With relationships failing and adults later dating and re-mating, children frequently become an issue. Parenting has both it’s challenges and blessings, but what do you do when parenting problems spill into your relationship?
S.A. writes “…we’re very happy with the exception of my boyfriend not liking my daughter. It wasn’t this way in the beginning, but has been getting worse for about 7 months now. I can’t take it anymore and feel it will ruin our relationship if we do not figure out how to overcome this…”
The sad fact is, S.A., that this will cause your relationship to fail, if not fixed. At least, it should, because your daughter(as annoying as she can be) deserves your care and protection. Parenting involves many blessings and many sacrifices. Kids deserved to be placed at a high priority in your world. If you have to pick–which it’s hoped that you don’t–you need to choose your daughter over your boyfriend.
There are many, ugly situations in which this doesn’t happen and the child will never forget if you choose someone else over her.
That being said, your boyfriend probably has valid reasons for disliking the girl. Heck, she’s your daughter and you don’t always like her. Like and love are different things; you can have one without the other. The problem you’re facing is that he doesn’t love her, either.
Parenting and romantic relationships are the two hardest things humans do. Don’t think this ought to be easier. It’s not. However, you shouldn’t have to pick one over the other. The important issue now is between S. A. and her boyfriend.

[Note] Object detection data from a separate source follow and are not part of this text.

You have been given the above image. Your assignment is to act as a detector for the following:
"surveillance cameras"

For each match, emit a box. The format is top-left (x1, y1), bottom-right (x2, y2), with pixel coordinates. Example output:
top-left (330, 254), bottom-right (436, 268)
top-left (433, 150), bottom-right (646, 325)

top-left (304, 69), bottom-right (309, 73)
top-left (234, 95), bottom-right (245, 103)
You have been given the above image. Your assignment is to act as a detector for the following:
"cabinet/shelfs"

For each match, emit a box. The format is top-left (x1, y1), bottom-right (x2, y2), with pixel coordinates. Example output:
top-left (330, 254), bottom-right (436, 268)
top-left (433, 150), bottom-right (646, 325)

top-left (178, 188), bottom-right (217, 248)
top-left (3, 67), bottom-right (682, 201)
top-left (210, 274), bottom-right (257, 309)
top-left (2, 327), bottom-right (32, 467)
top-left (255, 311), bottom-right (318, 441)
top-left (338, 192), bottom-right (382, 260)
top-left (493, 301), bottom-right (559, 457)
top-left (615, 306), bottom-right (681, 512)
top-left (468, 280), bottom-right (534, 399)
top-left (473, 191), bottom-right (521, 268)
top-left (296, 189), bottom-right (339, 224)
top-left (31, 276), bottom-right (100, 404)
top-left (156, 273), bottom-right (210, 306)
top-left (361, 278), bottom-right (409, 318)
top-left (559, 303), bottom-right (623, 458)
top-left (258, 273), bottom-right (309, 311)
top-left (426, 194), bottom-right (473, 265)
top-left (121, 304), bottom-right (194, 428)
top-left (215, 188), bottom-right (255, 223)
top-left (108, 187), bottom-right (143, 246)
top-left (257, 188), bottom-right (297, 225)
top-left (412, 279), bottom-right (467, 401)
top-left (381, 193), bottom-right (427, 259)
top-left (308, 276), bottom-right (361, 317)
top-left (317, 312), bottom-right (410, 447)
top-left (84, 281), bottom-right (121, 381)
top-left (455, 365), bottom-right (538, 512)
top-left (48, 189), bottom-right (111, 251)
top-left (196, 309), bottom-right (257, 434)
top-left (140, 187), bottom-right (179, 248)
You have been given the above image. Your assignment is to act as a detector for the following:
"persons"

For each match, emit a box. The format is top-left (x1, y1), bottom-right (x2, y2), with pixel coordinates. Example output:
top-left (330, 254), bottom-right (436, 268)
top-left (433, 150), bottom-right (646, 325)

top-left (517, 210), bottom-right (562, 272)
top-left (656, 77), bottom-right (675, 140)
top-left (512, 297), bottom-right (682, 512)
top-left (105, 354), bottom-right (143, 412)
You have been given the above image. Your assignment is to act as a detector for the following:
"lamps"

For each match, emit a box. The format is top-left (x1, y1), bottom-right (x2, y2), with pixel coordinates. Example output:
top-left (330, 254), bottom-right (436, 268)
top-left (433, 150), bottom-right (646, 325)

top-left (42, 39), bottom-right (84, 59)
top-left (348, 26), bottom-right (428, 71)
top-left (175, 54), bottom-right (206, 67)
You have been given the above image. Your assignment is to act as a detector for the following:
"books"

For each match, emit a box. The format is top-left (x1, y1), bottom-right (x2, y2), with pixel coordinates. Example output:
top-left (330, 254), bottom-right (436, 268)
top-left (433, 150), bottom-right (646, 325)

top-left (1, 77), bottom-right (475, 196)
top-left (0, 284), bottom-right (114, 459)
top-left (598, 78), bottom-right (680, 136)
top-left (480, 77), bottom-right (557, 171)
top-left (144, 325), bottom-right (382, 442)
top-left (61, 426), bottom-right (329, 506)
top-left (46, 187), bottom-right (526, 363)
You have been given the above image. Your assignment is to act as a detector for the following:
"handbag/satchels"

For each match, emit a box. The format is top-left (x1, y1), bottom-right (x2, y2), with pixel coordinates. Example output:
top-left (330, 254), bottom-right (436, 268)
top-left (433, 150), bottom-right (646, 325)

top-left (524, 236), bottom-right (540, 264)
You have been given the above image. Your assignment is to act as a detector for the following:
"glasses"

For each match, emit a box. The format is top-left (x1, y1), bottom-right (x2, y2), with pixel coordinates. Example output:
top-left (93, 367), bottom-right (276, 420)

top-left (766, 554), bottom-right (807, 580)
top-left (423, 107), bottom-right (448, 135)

Start off by asking him to tell you honestly what he doesn’t like about the kid. If he’ll do this, you really need to keep your mouth shut and listen. Let him say everything he has to say without you rushing in to defend the kid. You’ll probably have this urge and you need to fight it. Listen to him. Hear the things he finds troubling, then ask yourself honestly if these things bother you, too. Take some time to ponder this; don’t rush into a response.
If you agree with him about the things that bother him, tell him. It’s not disloyal to say what you don’t like. If the kid’s lying, stealing or tattling, these behaviors aren’t good for the child. No one likes these and they’ll cause problems for her eventually, anyway.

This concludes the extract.